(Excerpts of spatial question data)

● ● ● ●

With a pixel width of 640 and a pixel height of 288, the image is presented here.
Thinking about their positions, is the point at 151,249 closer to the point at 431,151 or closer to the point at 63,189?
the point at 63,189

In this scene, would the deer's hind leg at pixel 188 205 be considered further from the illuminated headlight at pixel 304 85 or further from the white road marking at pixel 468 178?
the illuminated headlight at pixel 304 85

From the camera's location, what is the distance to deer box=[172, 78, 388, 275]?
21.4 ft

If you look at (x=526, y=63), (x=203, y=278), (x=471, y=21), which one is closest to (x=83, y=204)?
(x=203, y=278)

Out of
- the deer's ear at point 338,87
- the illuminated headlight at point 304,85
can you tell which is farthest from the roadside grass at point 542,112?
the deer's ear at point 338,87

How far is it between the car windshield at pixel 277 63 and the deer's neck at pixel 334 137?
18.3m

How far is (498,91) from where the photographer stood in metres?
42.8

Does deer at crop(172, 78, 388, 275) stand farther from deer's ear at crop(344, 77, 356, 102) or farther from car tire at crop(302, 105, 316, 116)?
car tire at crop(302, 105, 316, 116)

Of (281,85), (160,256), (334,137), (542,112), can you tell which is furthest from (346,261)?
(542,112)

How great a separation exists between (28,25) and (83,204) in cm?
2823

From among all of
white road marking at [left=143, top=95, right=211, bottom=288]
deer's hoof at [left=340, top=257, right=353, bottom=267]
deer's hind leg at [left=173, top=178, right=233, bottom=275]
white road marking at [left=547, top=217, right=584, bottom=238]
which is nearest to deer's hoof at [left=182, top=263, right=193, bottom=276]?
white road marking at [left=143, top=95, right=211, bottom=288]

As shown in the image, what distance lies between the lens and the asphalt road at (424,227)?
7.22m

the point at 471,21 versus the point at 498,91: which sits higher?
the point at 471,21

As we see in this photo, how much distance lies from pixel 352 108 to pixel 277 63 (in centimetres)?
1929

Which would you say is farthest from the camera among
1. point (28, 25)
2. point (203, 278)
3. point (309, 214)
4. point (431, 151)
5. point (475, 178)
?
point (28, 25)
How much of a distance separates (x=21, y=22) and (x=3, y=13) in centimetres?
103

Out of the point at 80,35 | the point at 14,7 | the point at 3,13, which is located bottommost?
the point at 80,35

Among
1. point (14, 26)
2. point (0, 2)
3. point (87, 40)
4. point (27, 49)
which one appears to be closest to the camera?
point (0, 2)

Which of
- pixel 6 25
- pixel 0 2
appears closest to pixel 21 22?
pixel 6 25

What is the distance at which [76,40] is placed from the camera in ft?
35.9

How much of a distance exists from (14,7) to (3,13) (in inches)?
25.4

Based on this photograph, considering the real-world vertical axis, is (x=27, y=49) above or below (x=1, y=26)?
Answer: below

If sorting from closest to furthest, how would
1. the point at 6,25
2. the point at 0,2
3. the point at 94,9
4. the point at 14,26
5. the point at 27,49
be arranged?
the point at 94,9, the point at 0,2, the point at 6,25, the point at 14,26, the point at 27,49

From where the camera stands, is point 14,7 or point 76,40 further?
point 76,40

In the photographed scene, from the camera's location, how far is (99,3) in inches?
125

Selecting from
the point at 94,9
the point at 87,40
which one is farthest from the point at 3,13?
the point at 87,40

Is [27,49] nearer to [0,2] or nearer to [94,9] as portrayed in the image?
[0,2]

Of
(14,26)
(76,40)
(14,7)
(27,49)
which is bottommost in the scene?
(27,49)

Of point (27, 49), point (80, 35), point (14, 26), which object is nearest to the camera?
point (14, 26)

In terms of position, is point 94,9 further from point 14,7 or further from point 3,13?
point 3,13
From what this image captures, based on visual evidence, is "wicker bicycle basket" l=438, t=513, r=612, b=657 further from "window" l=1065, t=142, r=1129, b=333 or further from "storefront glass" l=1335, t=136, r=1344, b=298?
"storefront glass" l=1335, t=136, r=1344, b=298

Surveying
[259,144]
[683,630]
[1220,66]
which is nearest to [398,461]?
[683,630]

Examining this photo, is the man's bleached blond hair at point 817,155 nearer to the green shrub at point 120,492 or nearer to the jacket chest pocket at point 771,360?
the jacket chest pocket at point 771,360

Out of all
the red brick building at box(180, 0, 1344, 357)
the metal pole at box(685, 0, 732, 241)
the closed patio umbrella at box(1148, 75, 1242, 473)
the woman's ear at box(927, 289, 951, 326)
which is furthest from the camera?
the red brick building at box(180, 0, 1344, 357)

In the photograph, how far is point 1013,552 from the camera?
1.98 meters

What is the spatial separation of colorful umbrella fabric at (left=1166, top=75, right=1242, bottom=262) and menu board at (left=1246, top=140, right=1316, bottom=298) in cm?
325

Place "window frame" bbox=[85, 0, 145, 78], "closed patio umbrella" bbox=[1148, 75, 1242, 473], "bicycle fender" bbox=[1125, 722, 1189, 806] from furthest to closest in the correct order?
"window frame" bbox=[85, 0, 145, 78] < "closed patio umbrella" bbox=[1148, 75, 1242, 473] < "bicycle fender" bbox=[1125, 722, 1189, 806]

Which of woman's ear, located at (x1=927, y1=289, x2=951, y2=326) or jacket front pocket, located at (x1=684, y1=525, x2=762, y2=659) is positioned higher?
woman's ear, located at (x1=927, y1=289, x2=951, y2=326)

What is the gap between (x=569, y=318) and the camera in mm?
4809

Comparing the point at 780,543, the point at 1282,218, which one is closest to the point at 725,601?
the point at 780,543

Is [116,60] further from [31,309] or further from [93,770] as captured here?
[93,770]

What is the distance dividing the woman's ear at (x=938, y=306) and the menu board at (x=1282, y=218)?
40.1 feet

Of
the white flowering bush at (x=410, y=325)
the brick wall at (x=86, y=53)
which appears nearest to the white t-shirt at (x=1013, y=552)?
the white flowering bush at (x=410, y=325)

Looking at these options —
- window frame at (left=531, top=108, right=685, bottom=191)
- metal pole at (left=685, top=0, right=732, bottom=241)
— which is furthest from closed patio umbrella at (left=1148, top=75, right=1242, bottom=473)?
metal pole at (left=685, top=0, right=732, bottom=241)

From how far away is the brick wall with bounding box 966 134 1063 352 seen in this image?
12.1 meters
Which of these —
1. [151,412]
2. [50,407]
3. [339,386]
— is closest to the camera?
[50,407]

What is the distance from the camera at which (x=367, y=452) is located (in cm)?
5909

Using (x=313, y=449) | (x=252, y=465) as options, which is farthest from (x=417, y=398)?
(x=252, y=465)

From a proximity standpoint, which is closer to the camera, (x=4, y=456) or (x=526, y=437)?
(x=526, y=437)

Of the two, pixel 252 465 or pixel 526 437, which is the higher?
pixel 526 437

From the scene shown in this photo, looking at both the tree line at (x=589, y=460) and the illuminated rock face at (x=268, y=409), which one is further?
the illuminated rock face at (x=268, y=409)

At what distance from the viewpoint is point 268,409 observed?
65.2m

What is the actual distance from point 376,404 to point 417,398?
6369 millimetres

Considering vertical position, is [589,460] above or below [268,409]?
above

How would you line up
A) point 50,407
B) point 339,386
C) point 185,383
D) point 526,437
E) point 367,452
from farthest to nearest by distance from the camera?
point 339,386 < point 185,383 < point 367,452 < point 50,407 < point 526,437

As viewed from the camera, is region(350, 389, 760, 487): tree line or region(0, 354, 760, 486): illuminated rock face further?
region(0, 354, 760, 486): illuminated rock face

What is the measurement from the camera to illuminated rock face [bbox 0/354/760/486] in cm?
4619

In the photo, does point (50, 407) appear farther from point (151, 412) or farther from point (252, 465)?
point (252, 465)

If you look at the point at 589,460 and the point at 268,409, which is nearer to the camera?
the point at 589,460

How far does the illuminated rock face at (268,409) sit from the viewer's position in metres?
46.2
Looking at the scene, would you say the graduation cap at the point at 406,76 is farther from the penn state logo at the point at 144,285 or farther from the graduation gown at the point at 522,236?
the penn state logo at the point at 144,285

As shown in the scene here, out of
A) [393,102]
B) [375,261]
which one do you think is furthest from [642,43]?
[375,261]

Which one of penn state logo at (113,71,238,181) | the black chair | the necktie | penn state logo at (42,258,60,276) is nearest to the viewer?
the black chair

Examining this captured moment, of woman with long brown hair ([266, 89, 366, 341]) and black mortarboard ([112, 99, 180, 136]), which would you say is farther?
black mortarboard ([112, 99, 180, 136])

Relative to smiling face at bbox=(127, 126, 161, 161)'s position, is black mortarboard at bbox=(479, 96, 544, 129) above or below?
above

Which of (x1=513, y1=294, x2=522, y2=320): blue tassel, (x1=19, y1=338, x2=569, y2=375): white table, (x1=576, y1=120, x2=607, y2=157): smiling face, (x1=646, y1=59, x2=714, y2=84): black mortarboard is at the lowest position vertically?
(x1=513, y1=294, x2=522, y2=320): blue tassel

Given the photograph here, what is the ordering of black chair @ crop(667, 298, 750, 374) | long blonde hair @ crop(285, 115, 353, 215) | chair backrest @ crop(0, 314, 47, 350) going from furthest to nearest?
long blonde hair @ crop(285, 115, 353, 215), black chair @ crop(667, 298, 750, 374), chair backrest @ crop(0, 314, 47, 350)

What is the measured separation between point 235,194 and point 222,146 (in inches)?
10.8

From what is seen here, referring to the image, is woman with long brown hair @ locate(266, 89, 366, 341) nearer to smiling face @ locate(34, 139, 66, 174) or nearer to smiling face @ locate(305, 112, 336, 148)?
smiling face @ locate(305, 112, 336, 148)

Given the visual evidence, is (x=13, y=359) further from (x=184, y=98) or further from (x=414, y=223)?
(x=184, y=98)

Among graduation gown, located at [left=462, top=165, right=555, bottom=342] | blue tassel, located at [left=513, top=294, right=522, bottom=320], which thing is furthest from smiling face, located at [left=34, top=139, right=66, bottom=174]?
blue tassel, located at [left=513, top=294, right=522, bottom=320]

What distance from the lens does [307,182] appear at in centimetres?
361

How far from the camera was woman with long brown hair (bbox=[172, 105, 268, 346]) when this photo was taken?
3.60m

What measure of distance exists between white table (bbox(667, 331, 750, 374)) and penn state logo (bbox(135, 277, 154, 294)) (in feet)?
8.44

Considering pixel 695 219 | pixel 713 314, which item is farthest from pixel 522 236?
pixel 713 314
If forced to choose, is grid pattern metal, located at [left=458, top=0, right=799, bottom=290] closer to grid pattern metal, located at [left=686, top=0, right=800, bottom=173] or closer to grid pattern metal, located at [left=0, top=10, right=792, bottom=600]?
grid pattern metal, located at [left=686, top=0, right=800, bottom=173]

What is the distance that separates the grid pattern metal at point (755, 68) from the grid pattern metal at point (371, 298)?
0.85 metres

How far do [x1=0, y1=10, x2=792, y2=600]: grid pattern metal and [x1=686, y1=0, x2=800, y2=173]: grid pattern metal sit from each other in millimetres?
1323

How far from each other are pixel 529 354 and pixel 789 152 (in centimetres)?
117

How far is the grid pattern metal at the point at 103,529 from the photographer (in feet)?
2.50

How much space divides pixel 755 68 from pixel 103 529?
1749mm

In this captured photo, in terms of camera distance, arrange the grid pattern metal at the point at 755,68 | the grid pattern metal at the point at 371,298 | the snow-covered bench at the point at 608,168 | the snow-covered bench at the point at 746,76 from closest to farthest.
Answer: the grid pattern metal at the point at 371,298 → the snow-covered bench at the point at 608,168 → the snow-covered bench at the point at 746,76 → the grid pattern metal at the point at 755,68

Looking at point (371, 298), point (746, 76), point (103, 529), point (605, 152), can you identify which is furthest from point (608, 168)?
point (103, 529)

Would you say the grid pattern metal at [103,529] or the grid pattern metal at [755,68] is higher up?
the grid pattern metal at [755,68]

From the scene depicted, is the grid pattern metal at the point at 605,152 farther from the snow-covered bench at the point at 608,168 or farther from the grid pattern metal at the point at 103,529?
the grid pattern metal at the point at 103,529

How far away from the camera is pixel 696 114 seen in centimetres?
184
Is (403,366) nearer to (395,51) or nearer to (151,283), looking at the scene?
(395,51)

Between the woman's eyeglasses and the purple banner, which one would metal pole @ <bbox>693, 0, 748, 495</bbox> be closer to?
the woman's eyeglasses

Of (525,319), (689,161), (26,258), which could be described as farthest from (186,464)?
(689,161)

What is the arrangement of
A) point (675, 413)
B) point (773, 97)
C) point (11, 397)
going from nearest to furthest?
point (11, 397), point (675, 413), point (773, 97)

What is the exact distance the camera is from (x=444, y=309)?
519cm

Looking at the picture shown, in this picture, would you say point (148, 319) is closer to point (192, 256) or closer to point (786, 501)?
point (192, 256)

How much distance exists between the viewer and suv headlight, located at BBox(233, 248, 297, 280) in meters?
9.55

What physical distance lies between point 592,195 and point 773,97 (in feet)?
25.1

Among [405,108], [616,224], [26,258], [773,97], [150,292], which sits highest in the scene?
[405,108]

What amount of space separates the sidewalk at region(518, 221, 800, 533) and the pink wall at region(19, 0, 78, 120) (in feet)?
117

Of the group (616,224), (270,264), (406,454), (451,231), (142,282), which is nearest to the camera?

● ● ● ●

— Set problem —
Repeat the lines from the one containing "Of (525,319), (689,161), (26,258), which" through the end of the listing, exactly and without any other lines; both ends are included.

— Result for this task —
Of (525,319), (689,161), (26,258), which could be described as farthest from (186,464)?
(689,161)

What is the arrangement of
A) point (675, 413)
B) point (773, 97)
C) point (11, 397)
going from nearest to furthest?
point (11, 397), point (675, 413), point (773, 97)

What is the exact distance the camera is from (x=444, y=309)?
519cm

Looking at the picture shown, in this picture, would you say point (148, 319) is closer to point (192, 256) or closer to point (786, 501)?
point (192, 256)

How much distance exists between the viewer and suv headlight, located at BBox(233, 248, 297, 280) in meters?
9.55

What physical distance lies between point 592,195 and point 773,97 (in feet)?
25.1

Among [405,108], [616,224], [26,258], [773,97], [150,292], which sits highest in the scene?
[405,108]

What amount of space separates the sidewalk at region(518, 221, 800, 533) and the pink wall at region(19, 0, 78, 120) (in feet)?
117

Of the group (616,224), (270,264), (406,454), (451,231), (142,282), which is nearest to the camera?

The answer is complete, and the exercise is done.